■ **Exercise instructions**
Rewrite everything from the line containing "Is the FY24 value for Material" down to the line containing "Which category has the lowest value for", replacing "category" with "group" and leaving everything else unchanged. Omit the pictures from your answer.

■ **Data shown**
*** Begin section ***
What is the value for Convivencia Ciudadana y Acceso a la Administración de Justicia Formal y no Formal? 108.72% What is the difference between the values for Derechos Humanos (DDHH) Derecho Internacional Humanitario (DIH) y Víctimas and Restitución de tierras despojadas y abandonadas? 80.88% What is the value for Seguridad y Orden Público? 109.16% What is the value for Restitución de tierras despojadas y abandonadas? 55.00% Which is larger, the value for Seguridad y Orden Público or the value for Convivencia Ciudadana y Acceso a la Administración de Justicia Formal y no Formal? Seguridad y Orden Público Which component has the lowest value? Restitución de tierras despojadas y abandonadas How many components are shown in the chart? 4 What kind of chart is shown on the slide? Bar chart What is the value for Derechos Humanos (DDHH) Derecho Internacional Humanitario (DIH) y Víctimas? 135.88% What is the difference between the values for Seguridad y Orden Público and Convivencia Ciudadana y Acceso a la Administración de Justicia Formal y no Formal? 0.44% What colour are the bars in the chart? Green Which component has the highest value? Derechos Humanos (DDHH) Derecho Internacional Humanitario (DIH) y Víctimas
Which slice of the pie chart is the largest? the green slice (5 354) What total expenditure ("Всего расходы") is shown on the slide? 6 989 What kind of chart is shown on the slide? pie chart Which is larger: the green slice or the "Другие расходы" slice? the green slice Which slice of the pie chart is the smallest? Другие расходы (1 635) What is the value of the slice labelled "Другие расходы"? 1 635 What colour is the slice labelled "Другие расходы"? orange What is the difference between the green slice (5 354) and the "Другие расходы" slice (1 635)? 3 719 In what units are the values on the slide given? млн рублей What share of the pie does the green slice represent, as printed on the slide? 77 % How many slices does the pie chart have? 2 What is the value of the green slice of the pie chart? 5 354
*** End section ***
*** Begin section ***
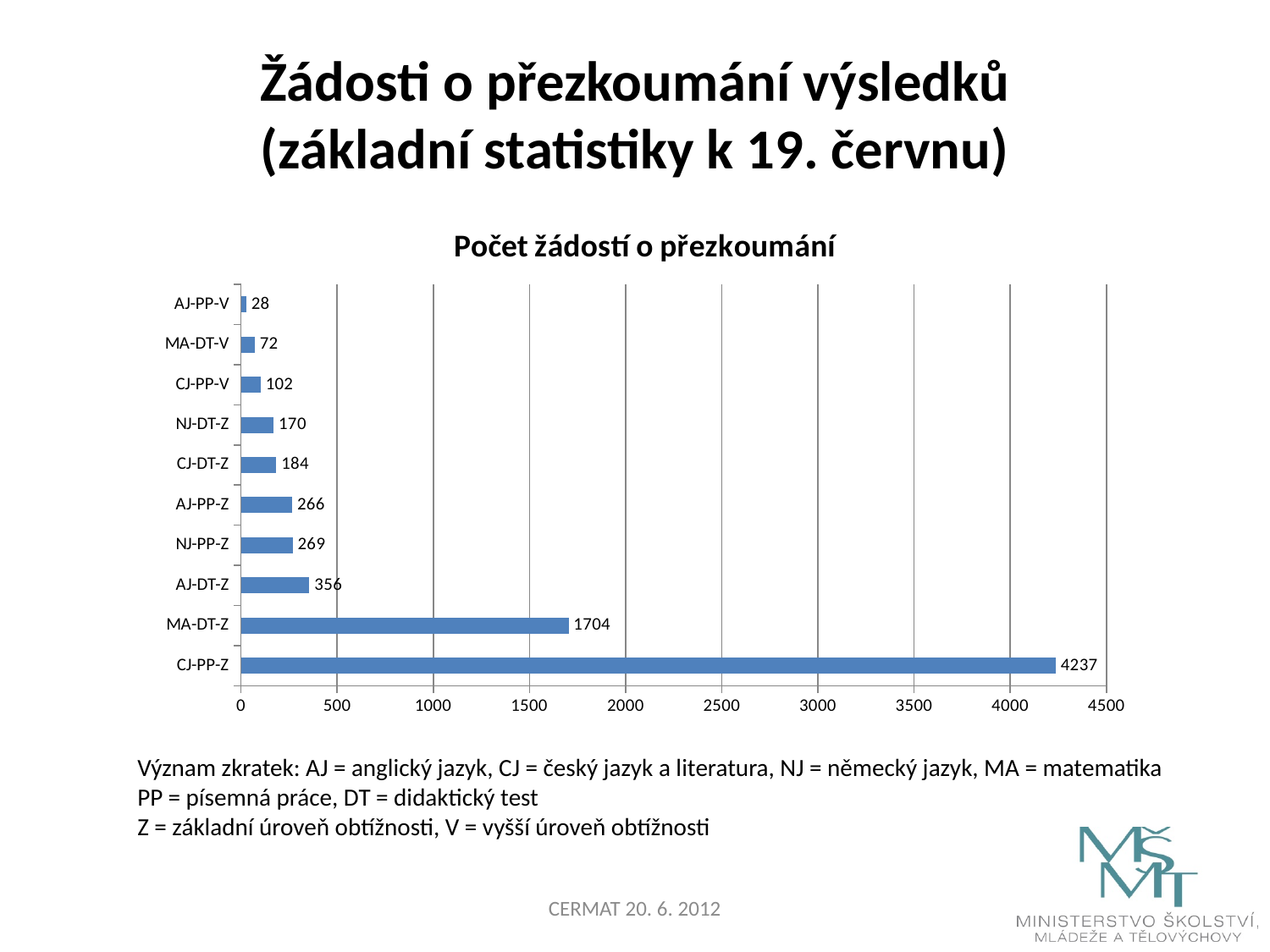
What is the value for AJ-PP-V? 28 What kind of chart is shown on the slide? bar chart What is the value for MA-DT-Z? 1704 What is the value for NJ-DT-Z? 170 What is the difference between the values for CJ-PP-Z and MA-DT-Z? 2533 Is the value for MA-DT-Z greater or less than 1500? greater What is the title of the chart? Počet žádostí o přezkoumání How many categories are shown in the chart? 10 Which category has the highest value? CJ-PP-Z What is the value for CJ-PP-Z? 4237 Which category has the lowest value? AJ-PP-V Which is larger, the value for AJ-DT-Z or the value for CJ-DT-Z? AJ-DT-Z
*** End section ***
*** Begin section ***
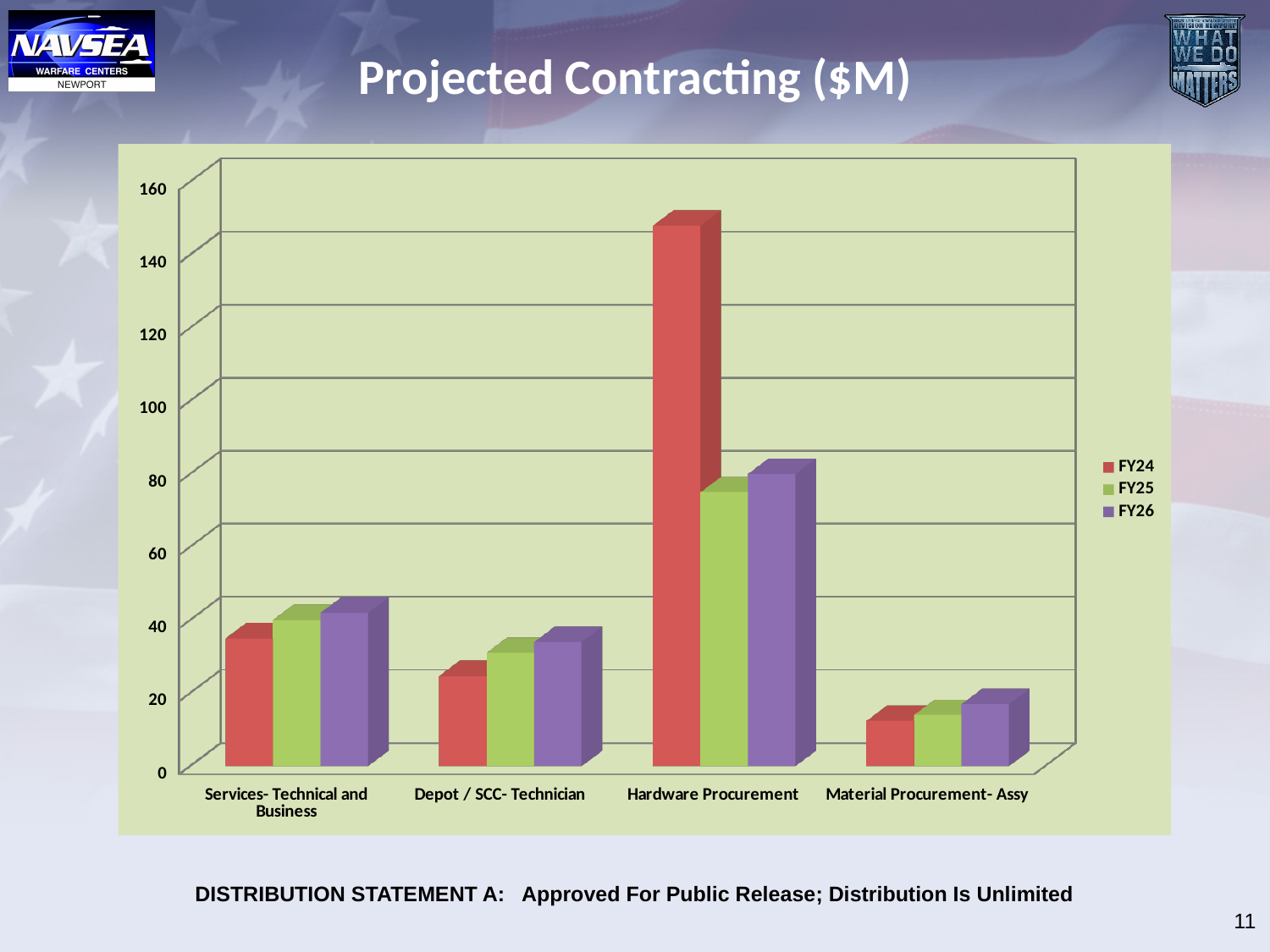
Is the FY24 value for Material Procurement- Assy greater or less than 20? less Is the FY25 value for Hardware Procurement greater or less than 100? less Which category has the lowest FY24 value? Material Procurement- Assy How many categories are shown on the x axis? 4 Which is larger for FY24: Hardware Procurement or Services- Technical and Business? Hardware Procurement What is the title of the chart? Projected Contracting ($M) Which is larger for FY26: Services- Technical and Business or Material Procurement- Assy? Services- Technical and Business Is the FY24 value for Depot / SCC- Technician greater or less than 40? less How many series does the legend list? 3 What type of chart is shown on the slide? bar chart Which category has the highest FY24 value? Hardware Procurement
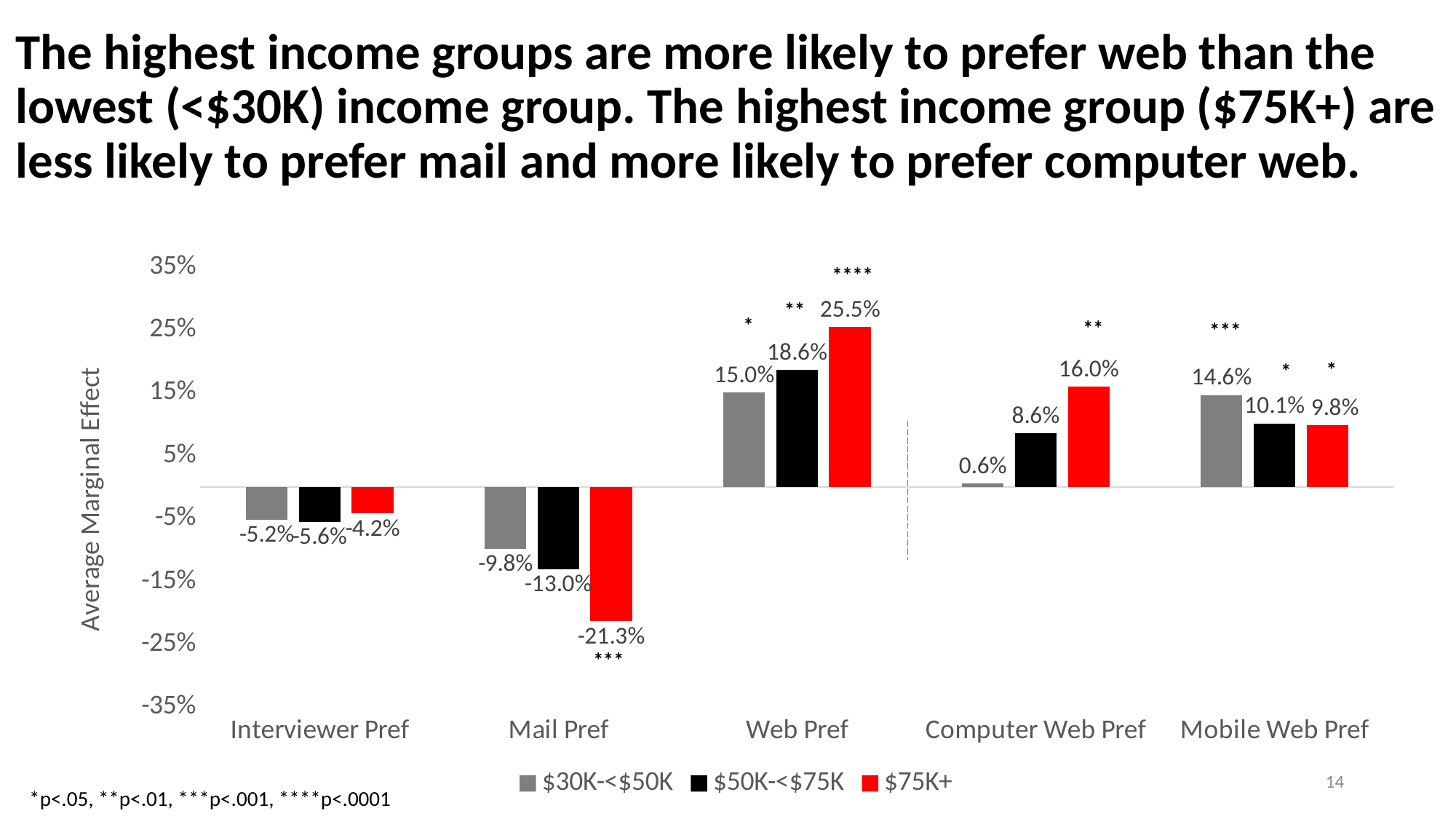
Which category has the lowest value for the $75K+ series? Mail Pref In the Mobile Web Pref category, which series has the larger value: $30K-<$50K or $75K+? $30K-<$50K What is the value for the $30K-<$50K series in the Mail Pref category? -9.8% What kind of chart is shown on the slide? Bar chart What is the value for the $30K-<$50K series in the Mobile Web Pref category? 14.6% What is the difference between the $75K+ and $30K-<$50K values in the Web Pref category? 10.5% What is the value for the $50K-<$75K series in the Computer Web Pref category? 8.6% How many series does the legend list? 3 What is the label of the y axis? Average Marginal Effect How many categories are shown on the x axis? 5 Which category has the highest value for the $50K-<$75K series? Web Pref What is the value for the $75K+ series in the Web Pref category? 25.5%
*** End section ***
■ **Answer to the problem**
Is the FY24 value for Material Procurement- Assy greater or less than 20? less Is the FY25 value for Hardware Procurement greater or less than 100? less Which group has the lowest FY24 value? Material Procurement- Assy How many categories are shown on the x axis? 4 Which is larger for FY24: Hardware Procurement or Services- Technical and Business? Hardware Procurement What is the title of the chart? Projected Contracting ($M) Which is larger for FY26: Services- Technical and Business or Material Procurement- Assy? Services- Technical and Business Is the FY24 value for Depot / SCC- Technician greater or less than 40? less How many series does the legend list? 3 What type of chart is shown on the slide? bar chart Which group has the highest FY24 value? Hardware Procurement
Which group has the lowest value for the $75K+ series? Mail Pref In the Mobile Web Pref group, which series has the larger value: $30K-<$50K or $75K+? $30K-<$50K What is the value for the $30K-<$50K series in the Mail Pref group? -9.8% What kind of chart is shown on the slide? Bar chart What is the value for the $30K-<$50K series in the Mobile Web Pref group? 14.6% What is the difference between the $75K+ and $30K-<$50K values in the Web Pref group? 10.5% What is the value for the $50K-<$75K series in the Computer Web Pref group? 8.6% How many series does the legend list? 3 What is the label of the y axis? Average Marginal Effect How many categories are shown on the x axis? 5 Which group has the highest value for the $50K-<$75K series? Web Pref What is the value for the $75K+ series in the Web Pref group? 25.5%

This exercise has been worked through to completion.